# Hi all :D



## bev (Jul 21, 2013)

Hi I'm from England wirral ( by Liverpool ) I have 7 chickens 1 hen 4 7 week olds and 2 4 week olds, I have no idea what breed my 7 week olds are or if they are Roos but have a feeling I have 2 so far. Hope to chat to you all it will be nice to learn from you


----------



## chickflick (Sep 23, 2012)

Welcome!! Learn from each other! Always something new to learn..


----------



## MatthewBK (Sep 24, 2012)

Greetings from Eastern US!!
Always glad to see new people around here! 
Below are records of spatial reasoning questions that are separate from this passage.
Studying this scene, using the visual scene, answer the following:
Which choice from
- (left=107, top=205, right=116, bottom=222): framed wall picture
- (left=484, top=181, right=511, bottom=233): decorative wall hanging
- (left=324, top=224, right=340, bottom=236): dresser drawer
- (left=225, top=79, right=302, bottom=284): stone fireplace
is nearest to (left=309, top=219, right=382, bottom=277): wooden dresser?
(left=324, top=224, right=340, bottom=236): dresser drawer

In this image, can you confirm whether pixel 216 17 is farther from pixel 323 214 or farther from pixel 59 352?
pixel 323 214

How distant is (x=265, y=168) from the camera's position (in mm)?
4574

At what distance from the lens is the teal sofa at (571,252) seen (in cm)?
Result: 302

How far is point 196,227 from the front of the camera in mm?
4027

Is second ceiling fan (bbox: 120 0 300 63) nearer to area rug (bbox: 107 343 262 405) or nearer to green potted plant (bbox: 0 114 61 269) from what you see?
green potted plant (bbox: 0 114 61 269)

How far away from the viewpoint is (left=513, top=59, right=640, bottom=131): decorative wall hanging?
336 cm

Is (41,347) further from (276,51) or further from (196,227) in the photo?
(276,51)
PS- Make sure to post pictures of your flock!


----------



## LittleWings (Jul 15, 2013)

Howdy from Texas! Welcome!!


----------



## rob (Jun 20, 2012)

hello from here in sunny cardiff. and welcome aboard.


----------



## bev (Jul 21, 2013)

Some pics of my baby's  sadly 2 will be leaving me soon as I think they are boys :-( fingers cross that the others don't turn out to be. Thank you everyone for your welcomes xx


----------



## MatthewBK (Sep 24, 2012)

bev said:


> Some pics of my baby's  sadly 2 will be leaving me soon as I think they are boys :-( fingers cross that the others don't turn out to be. Thank you everyone for your welcomes xx


Quite a variety in color you have there!  Never a bad thing.
I'll keep my fingers crossed for you!


----------



## jacksonT (Jul 14, 2013)

Greetings from Wisconsin. 

You have some cool looking chicks there!


----------



## bev (Jul 21, 2013)

They grow up so fast... I will have to get up to date pics tomorrow as the first two are getting big kid feathers now and not so small


----------



## lititzchic (Apr 7, 2013)

Hello and welcome from Pennsylvania!


----------